# WORK TO COMPLETE
Rewrite the entries from the line containing "How great is" through the line containing "9.36 metres", putting "camo pants" in place of "camouflage trousers" and keeping everything else the same. Leave the pictures out of your answer.

* START EXERCISE MATERIAL *

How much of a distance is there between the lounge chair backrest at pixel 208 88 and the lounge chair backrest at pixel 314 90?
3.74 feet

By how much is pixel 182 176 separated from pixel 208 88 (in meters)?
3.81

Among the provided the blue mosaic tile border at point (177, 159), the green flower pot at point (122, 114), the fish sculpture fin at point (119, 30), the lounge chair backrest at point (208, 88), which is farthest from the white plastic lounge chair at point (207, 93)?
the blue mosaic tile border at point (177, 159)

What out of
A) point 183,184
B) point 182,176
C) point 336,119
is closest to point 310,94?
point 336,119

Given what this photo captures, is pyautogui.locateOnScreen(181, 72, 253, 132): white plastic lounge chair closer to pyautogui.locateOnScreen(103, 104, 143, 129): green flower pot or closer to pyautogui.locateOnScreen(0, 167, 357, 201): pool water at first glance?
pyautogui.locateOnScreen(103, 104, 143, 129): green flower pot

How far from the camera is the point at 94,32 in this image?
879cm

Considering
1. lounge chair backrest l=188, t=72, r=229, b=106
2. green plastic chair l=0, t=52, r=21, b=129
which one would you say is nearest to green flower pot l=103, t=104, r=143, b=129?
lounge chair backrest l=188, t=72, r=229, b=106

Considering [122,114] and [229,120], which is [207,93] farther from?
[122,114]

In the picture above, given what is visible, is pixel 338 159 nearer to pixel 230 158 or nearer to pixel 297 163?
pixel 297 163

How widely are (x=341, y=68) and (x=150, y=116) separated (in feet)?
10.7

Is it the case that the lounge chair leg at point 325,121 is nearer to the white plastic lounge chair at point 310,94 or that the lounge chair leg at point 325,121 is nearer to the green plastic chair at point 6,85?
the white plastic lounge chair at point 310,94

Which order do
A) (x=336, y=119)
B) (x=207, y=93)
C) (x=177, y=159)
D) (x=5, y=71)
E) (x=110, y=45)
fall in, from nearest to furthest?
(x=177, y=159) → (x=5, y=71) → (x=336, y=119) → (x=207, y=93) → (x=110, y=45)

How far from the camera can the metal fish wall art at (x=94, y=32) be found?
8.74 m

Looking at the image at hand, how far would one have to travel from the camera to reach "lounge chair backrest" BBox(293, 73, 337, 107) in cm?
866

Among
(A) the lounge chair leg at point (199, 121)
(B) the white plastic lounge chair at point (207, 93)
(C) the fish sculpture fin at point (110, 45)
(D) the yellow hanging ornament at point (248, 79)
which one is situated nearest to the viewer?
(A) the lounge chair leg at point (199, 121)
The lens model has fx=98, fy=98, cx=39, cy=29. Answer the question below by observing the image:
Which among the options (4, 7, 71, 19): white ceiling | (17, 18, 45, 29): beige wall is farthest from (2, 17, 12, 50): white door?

* END EXERCISE MATERIAL *
* START EXERCISE MATERIAL *

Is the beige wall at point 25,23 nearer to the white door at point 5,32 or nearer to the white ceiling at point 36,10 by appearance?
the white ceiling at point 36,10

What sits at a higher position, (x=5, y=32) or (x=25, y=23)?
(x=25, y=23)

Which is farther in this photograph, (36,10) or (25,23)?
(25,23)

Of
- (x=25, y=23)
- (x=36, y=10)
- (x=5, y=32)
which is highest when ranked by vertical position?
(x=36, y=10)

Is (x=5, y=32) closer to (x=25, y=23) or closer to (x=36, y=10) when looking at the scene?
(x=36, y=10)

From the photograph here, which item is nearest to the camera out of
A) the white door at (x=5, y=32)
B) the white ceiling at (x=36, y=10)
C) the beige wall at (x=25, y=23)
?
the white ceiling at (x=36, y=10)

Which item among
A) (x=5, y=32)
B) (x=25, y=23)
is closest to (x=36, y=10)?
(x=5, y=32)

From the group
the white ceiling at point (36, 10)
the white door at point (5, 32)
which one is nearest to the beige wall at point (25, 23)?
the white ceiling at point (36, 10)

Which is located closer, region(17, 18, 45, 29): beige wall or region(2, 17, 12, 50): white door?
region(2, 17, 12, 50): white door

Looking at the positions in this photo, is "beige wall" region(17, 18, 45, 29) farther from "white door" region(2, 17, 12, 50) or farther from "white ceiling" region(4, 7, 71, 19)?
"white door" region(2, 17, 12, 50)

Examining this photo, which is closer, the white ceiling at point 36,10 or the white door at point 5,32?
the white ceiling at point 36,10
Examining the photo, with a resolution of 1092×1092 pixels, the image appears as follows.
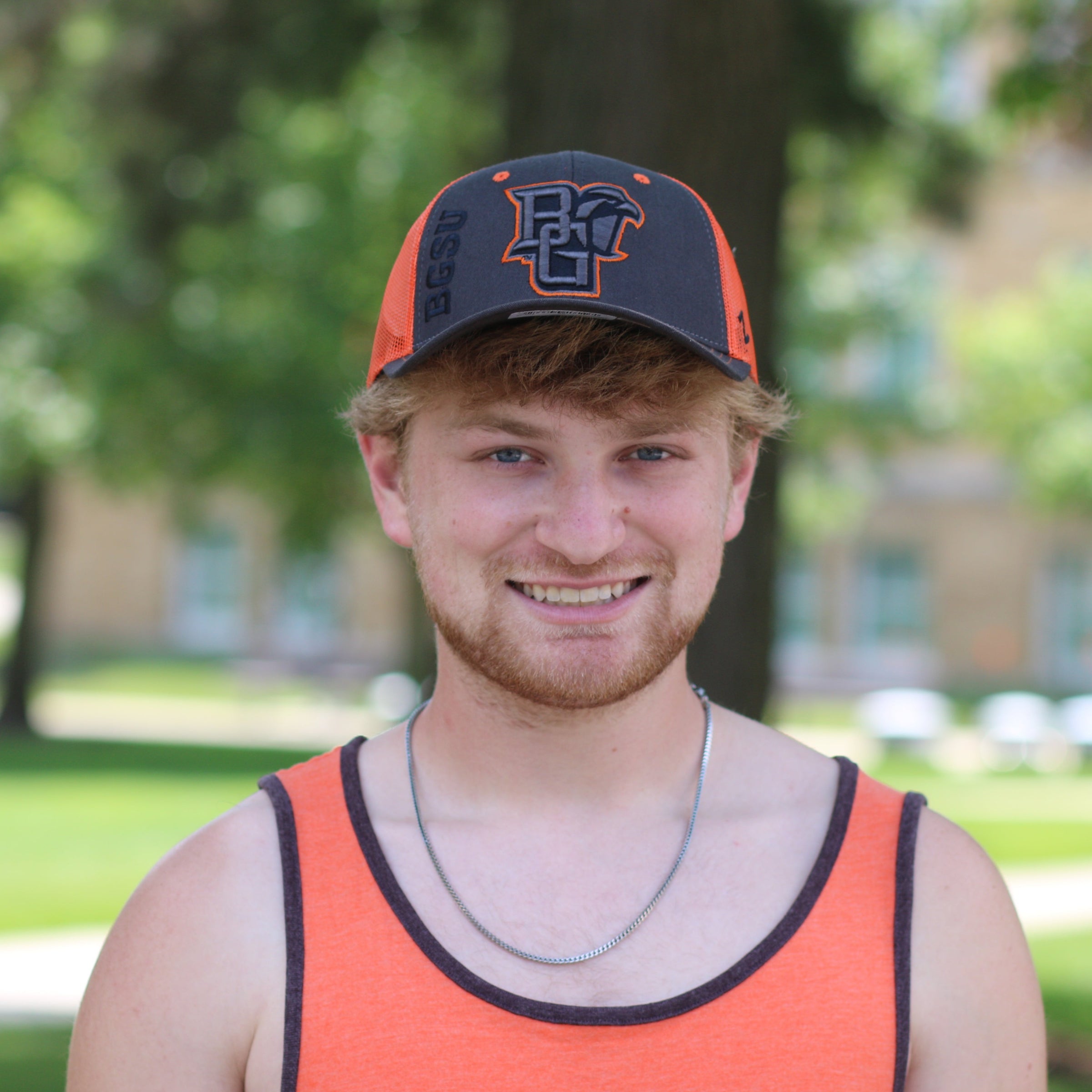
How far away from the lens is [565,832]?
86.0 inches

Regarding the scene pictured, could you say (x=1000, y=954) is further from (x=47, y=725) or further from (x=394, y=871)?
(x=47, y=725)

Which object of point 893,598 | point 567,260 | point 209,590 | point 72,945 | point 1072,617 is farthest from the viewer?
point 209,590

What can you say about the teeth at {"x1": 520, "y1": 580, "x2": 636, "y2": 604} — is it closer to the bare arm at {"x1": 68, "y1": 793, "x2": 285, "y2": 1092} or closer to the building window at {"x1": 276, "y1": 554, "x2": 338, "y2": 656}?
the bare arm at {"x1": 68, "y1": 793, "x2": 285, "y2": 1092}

* END EXERCISE MATERIAL *
* START EXERCISE MATERIAL *

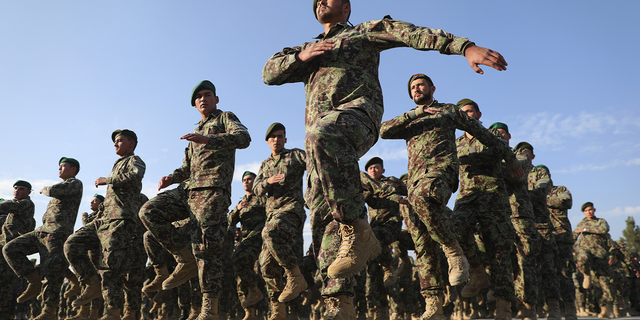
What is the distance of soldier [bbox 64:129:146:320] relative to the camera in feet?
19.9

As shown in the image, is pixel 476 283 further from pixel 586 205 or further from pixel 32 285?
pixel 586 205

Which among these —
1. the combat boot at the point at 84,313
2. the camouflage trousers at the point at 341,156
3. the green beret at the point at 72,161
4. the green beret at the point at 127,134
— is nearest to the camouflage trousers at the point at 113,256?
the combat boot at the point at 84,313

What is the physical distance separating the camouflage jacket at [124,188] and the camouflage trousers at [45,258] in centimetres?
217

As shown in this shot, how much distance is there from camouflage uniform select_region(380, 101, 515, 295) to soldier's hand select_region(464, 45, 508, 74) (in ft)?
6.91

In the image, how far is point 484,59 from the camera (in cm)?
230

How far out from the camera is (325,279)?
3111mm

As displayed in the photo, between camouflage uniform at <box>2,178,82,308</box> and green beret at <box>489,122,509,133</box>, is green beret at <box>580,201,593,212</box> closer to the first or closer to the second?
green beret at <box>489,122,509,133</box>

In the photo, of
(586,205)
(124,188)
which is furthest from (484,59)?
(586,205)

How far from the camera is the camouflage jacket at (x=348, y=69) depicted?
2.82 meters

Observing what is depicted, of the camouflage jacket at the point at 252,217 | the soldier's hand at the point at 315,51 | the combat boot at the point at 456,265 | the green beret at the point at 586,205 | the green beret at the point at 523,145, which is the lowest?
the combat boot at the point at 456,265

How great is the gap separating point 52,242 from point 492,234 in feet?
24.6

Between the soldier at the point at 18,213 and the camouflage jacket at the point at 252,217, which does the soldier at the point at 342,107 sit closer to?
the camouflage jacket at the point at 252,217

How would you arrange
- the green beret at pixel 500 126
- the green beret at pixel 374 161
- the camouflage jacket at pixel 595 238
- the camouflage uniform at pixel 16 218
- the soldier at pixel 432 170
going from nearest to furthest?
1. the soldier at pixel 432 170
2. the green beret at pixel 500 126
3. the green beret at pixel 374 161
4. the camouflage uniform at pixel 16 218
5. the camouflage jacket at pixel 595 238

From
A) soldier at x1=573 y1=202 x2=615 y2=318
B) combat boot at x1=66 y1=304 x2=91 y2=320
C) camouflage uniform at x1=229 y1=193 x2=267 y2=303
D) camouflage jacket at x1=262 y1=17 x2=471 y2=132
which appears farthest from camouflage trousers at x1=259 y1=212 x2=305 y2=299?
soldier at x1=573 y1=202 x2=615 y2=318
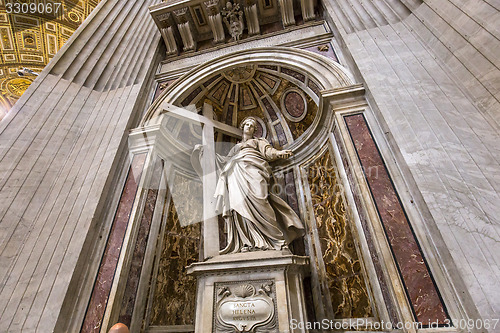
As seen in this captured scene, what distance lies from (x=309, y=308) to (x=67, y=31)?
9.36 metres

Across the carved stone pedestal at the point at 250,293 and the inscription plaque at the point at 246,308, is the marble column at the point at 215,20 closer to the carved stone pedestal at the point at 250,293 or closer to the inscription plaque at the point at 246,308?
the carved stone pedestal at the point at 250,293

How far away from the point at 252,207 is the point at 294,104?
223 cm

* END EXERCISE MATERIAL *

# SOLUTION TO THE PROBLEM
How great is the gap separating point 52,242 from point 492,234 in feet?
24.6

Between the soldier at the point at 18,213 and the camouflage jacket at the point at 252,217, which does the soldier at the point at 342,107 sit closer to?
the camouflage jacket at the point at 252,217

How would you arrange
- the green beret at pixel 500 126
- the green beret at pixel 374 161
- the camouflage jacket at pixel 595 238
- the camouflage uniform at pixel 16 218
- the soldier at pixel 432 170
going from nearest to furthest?
1. the soldier at pixel 432 170
2. the green beret at pixel 500 126
3. the green beret at pixel 374 161
4. the camouflage uniform at pixel 16 218
5. the camouflage jacket at pixel 595 238

From
A) soldier at x1=573 y1=202 x2=615 y2=318
B) combat boot at x1=66 y1=304 x2=91 y2=320
C) camouflage uniform at x1=229 y1=193 x2=267 y2=303
D) camouflage jacket at x1=262 y1=17 x2=471 y2=132
which appears farthest from camo pants at x1=259 y1=212 x2=305 y2=299?
soldier at x1=573 y1=202 x2=615 y2=318
As seen in this captured scene, what distance lies from (x=309, y=308) to (x=67, y=31)?
9.36 metres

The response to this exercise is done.